### Instructions to follow
Without including any pictures, write out all the records word for word.

§

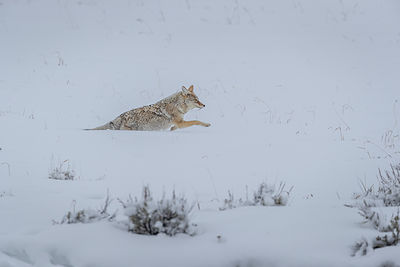 Coyote (Canis latrans) / Coyote
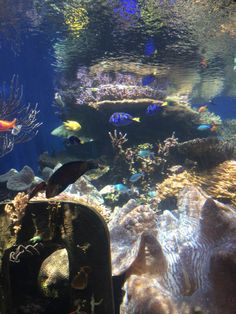 The GromMom blog. Full of lists of favorite places/activities/foods and more on North Shore Oahu! North Shore Oahu, Punch, Aquarium, Foods, Vacation, Activities, Places, Blog, Goldfish Bowl
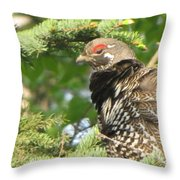 Hen In A Spruce Tree Throw Pillow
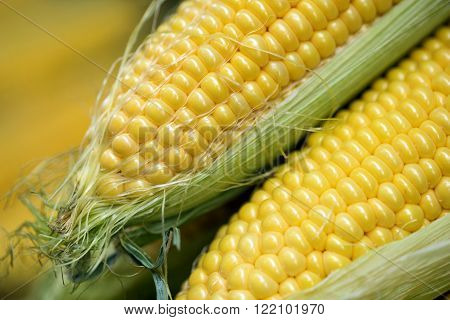 Ear of corn revealing yellow kernels. Grains of ripe corn photo of maize close-up. Selective focus.
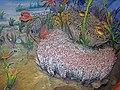 Diorama of a Silurian seafloor - crinoids, trilobites, corals, algae, bivalve, brachiopods, bryozoans (45718687151).jpg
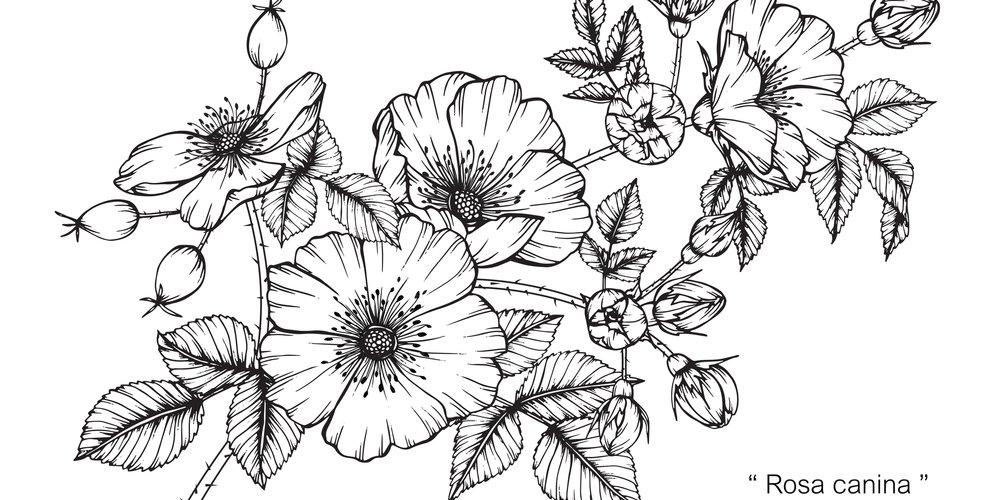 Blumen-Tattoo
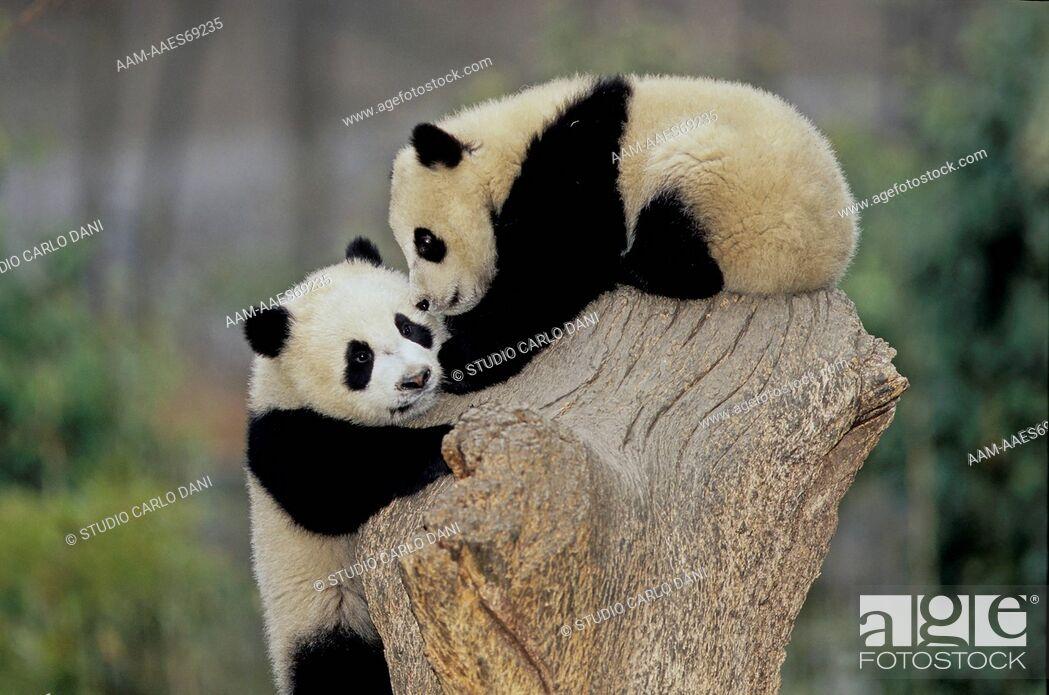 Stock Photo: Giant Panda (Ailuropoda Melanoleuca), Babies, Wolong, Sichuan, China, Sichuan Giant Panda Sanctuary, Man & Biosphere Protected Area, Unesco.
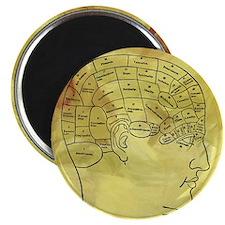 Brain Map Magnets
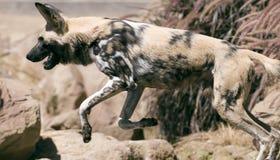 wild afrikansk hund Arkivbild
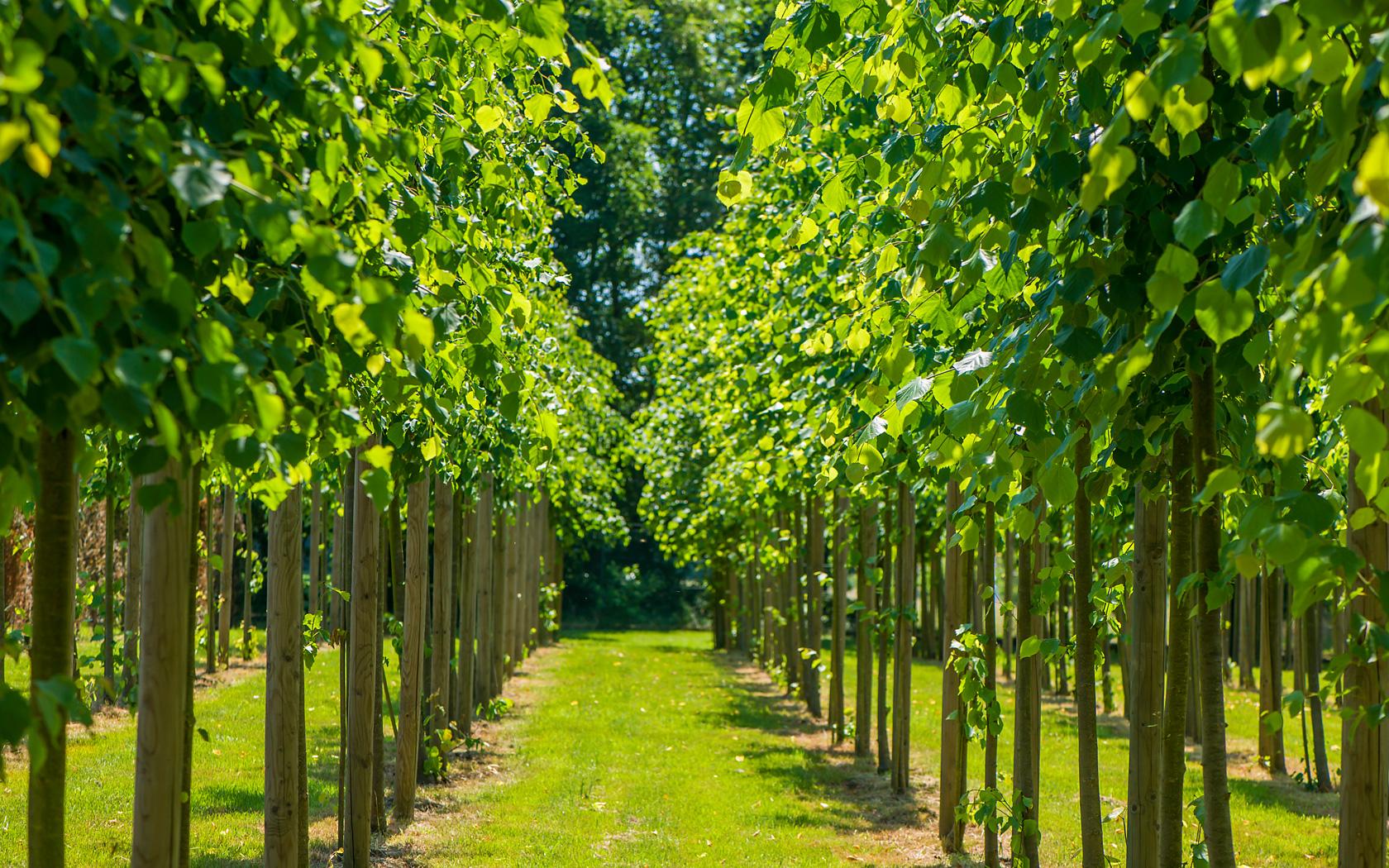 Groenvoorziening - Groenbedrijf Limburg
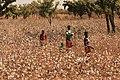 Coton - route pour Nazinga - Burkina Faso.jpg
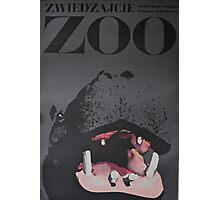 Hippo Zoo Poster Photographic Print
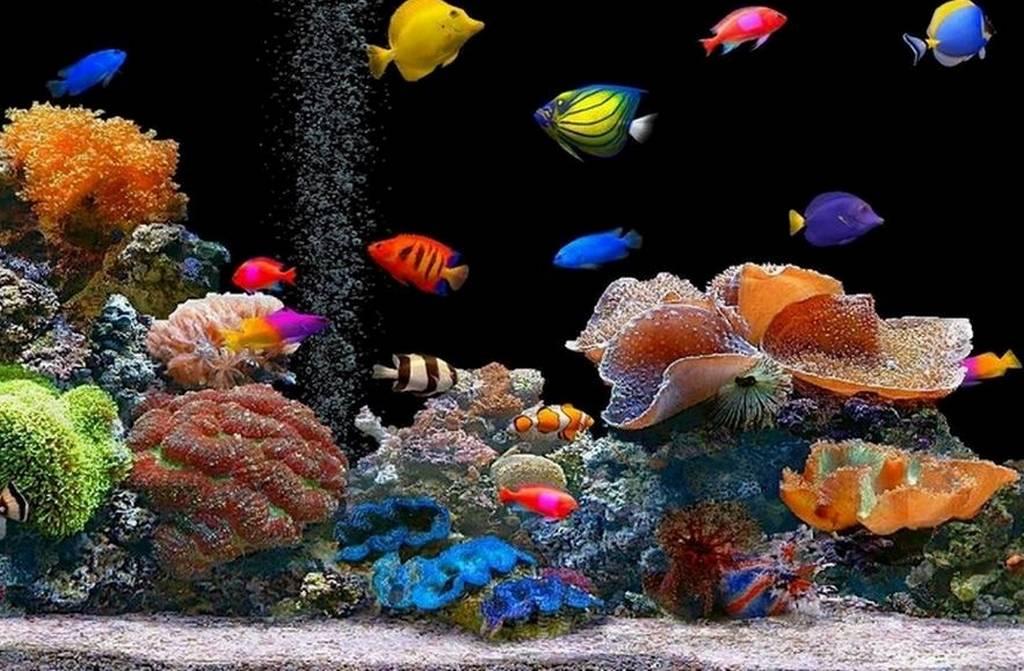 Come prendersi cura dei pesci esotici soluzioni di casa for Sfondi pesci tropicali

§

### Problem solution
 Coyote (Canis latrans) / Coyote
 The GromMom blog. Full of lists of favorite places/activities/foods and more on North Shore Oahu! North Shore Oahu, Punch, Aquarium, Foods, Vacation, Activities, Places, Blog, Goldfish Bowl
 Hen In A Spruce Tree Throw Pillow
 Ear of corn revealing yellow kernels. Grains of ripe corn photo of maize close-up. Selective focus.
 Diorama of a Silurian seafloor - crinoids, trilobites, corals, algae, bivalve, brachiopods, bryozoans (45718687151).jpg
 Blumen-Tattoo
 Stock Photo: Giant Panda (Ailuropoda Melanoleuca), Babies, Wolong, Sichuan, China, Sichuan Giant Panda Sanctuary, Man & Biosphere Protected Area, Unesco.
 Brain Map Magnets
 wild afrikansk hund Arkivbild
 Groenvoorziening - Groenbedrijf Limburg
 Coton - route pour Nazinga - Burkina Faso.jpg
 Hippo Zoo Poster Photographic Print
 Come prendersi cura dei pesci esotici soluzioni di casa for Sfondi pesci tropicali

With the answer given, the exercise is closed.